» **TEXT BLOCK**:
# new Cat on the block..



## joseph85750 (Jan 2, 2008)

Greetings fellow cat lovers! :blackcat

I just stumbled upon this site today and thought it looked like fun. So, here I am!


----------



## Heidi n Q (Nov 22, 2006)

Mrrt-mrt-meow!


----------



## Jeanie (Jun 18, 2003)

Hi, Joseph. Welcome! You come from a beautiful area of the country! Breathtaking!


----------



## Kaia Cat (Apr 11, 2007)

Welcome to the forum!


----------



## DesnBaby (Apr 18, 2004)

Do you have any cats of your own? We would love to see pictures of them!


----------



## xTania (Jan 1, 2008)

welcome!


----------



## joseph85750 (Jan 2, 2008)

DesnBaby said:


> Do you have any cats of your own? We would love to see pictures of them!


Hello, currently no cats of my own.
I do volunteer work (website) for a cat shelter:

http://www.hermitagecats.org/

They've invited me to come over and play with the cats any time I want.


----------



## yyellowstreet (Jan 2, 2008)

joseph85750 said:


> They've invited me to come over and play with the cats any time I want.


HOW FUN!!! playing with cats i could do that all day!! oh yeah! and welcome to the forum!!


----------



## dmcwlvssr (Apr 24, 2005)

welcome and hello


----------



## kitkat (Sep 22, 2003)

Welcome to the board


----------



## Leazie (Apr 14, 2007)

Welcome! I loved your website, what an awesome place for kitties.


----------



## Heather102180 (Nov 19, 2003)

Welcome! How can you resist not taking some of those kitties home with you!! :lol: 

Do you plan on ever getting one?


----------



## Mitts & Tess (Sep 4, 2004)

» **EXTRACTED DATA**:
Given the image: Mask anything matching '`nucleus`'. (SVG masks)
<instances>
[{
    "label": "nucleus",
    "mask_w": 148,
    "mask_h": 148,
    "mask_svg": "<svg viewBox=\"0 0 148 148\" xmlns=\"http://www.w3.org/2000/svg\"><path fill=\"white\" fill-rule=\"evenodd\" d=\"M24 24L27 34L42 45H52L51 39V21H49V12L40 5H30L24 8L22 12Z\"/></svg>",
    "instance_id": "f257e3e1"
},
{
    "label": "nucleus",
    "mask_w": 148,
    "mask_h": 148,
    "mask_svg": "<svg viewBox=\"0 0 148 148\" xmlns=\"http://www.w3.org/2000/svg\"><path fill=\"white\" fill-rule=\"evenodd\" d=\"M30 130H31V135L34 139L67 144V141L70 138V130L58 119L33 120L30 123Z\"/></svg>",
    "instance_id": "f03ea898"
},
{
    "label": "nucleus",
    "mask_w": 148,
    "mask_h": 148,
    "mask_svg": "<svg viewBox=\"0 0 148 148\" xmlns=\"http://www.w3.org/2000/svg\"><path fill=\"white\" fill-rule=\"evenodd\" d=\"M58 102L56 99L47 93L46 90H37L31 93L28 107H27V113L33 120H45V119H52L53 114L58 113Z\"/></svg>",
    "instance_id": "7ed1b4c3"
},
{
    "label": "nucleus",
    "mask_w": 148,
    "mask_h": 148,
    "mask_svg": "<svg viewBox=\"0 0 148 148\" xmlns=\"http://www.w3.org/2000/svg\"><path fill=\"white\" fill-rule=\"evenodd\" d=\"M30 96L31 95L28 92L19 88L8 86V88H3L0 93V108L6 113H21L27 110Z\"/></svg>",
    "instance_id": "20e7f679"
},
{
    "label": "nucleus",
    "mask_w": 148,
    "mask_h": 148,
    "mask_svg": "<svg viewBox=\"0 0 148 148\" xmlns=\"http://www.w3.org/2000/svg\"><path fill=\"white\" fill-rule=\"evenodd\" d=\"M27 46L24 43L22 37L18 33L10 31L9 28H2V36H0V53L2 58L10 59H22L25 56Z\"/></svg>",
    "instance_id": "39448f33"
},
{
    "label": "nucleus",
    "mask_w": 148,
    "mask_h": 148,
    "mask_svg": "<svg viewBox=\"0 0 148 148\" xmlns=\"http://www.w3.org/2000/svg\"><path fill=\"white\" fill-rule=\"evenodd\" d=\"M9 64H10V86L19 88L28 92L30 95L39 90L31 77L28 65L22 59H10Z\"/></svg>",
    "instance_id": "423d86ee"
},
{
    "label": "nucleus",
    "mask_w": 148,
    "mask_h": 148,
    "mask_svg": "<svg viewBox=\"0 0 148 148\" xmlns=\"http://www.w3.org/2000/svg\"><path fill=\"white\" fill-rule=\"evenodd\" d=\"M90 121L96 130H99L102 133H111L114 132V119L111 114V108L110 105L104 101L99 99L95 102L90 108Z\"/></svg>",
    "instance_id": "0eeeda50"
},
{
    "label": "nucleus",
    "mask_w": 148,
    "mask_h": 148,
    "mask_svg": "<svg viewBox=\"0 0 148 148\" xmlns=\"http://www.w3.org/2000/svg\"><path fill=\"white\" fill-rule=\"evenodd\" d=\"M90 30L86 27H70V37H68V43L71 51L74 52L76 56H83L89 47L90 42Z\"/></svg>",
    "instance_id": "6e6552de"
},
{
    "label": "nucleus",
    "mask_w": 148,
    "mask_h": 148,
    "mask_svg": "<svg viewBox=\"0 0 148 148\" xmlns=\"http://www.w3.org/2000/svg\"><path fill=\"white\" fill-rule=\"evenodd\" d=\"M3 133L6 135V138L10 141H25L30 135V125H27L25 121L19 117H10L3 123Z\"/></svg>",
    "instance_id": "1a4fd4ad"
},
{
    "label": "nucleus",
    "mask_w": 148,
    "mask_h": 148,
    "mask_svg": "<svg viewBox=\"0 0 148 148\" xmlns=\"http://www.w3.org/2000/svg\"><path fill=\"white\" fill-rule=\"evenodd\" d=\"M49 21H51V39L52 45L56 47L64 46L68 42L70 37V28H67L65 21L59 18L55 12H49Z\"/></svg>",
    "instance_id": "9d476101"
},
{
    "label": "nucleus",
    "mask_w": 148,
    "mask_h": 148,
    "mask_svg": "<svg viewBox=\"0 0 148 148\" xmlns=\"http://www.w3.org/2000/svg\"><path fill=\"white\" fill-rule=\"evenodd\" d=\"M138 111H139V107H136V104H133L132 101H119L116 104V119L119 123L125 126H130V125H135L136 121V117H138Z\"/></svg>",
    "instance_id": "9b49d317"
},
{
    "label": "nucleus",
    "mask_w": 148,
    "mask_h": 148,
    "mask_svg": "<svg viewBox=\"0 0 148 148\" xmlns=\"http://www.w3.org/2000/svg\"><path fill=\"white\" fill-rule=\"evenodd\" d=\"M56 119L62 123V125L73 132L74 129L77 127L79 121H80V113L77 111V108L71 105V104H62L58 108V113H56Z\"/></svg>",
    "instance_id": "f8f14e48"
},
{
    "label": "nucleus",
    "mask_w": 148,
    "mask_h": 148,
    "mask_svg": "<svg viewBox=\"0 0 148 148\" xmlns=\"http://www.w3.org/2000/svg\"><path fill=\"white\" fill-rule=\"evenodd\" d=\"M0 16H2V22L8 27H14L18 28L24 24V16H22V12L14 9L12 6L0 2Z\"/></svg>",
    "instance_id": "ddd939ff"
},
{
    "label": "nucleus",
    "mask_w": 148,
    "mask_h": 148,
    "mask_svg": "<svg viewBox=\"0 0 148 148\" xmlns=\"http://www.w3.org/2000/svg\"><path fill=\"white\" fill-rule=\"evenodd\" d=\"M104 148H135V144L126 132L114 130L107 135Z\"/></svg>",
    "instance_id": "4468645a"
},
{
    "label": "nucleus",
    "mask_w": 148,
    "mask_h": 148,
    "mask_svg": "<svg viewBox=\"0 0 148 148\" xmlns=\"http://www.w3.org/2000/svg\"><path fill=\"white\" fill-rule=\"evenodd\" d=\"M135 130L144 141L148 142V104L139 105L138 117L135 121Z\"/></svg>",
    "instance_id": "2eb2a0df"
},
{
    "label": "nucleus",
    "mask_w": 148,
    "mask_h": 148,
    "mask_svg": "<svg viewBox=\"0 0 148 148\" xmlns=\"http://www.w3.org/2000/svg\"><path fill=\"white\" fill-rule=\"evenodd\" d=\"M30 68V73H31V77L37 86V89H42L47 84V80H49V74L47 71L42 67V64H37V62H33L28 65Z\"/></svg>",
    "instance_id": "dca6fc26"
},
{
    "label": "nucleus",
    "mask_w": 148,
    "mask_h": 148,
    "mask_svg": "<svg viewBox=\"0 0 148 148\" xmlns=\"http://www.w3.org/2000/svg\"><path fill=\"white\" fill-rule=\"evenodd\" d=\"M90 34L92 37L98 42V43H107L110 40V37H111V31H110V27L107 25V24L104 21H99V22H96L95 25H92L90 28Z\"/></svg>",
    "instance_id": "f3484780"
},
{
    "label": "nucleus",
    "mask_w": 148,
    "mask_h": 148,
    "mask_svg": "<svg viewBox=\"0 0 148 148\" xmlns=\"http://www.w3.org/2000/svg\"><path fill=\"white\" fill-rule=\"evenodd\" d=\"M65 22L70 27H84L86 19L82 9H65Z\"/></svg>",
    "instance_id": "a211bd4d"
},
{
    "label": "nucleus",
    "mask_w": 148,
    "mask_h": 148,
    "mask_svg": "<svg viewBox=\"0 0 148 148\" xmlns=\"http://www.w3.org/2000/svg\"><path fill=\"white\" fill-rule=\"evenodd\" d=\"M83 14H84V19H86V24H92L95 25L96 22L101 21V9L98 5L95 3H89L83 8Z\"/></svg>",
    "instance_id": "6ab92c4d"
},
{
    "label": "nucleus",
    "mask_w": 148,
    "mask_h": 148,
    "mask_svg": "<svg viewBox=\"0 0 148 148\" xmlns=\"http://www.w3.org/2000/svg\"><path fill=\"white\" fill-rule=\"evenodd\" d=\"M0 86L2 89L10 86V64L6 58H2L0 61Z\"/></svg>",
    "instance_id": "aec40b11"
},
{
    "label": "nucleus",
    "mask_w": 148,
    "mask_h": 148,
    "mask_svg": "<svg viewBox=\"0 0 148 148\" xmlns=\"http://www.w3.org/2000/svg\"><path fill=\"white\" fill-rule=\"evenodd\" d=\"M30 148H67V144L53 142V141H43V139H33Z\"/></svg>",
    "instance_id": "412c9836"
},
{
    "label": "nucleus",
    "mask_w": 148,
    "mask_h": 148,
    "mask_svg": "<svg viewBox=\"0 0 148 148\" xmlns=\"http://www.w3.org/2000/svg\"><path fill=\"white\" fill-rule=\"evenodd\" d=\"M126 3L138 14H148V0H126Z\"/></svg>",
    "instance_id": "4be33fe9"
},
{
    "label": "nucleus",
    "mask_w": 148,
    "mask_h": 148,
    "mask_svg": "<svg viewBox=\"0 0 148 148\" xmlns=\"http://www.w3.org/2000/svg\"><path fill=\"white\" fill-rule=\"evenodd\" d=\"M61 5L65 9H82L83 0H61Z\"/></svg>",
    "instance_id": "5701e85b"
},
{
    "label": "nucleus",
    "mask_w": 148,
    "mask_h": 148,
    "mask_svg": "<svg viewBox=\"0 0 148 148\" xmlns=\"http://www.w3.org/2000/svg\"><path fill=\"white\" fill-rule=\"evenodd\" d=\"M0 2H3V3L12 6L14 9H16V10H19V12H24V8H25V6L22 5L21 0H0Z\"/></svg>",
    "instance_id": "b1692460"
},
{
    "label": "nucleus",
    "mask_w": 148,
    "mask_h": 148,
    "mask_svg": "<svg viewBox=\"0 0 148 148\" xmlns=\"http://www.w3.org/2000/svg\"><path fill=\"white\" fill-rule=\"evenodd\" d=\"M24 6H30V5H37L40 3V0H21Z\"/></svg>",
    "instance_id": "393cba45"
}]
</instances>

» **PROBLEM DESCRIPTION**: Can you write the next part of the cat-forum welcome thread, picking up right after its last line?

» **EXERCISE ANSWER**:
I cant say enought* GOOD *things about the Hermitage Cat Shelter and its devoted volunteers in tucson. The Hermitage is truely no kill shelter and go the extra mile in their efforts for cats in our area. 

My son adopted a cat from them. _Speedy _ came to him happy, healthy and microchipped. They did a home check also. 

Joseph you would be interested to know Speedy was found on Speedway Blvd by a biker as a kitten. Dumped there.

Im sure the over 300 cats they have there give you a cat fix since you dont have one!

Welcome to Catforum!


----------



## joseph85750 (Jan 2, 2008)

Mitts & Tess:
Yes, I got that impression that they are a great bunch of people there. They really need more exposure to get more donations, though. I'm sure if more people knew about them and what they're up against, donations would follow. One of their biggest obstacles is space. Ideally, someone would donate some sort of facility (or funding to build a new facility) in their will. I've been trying to come up with ideas and places to give them more exposure. If anyone has ideas, I'd love to hear them!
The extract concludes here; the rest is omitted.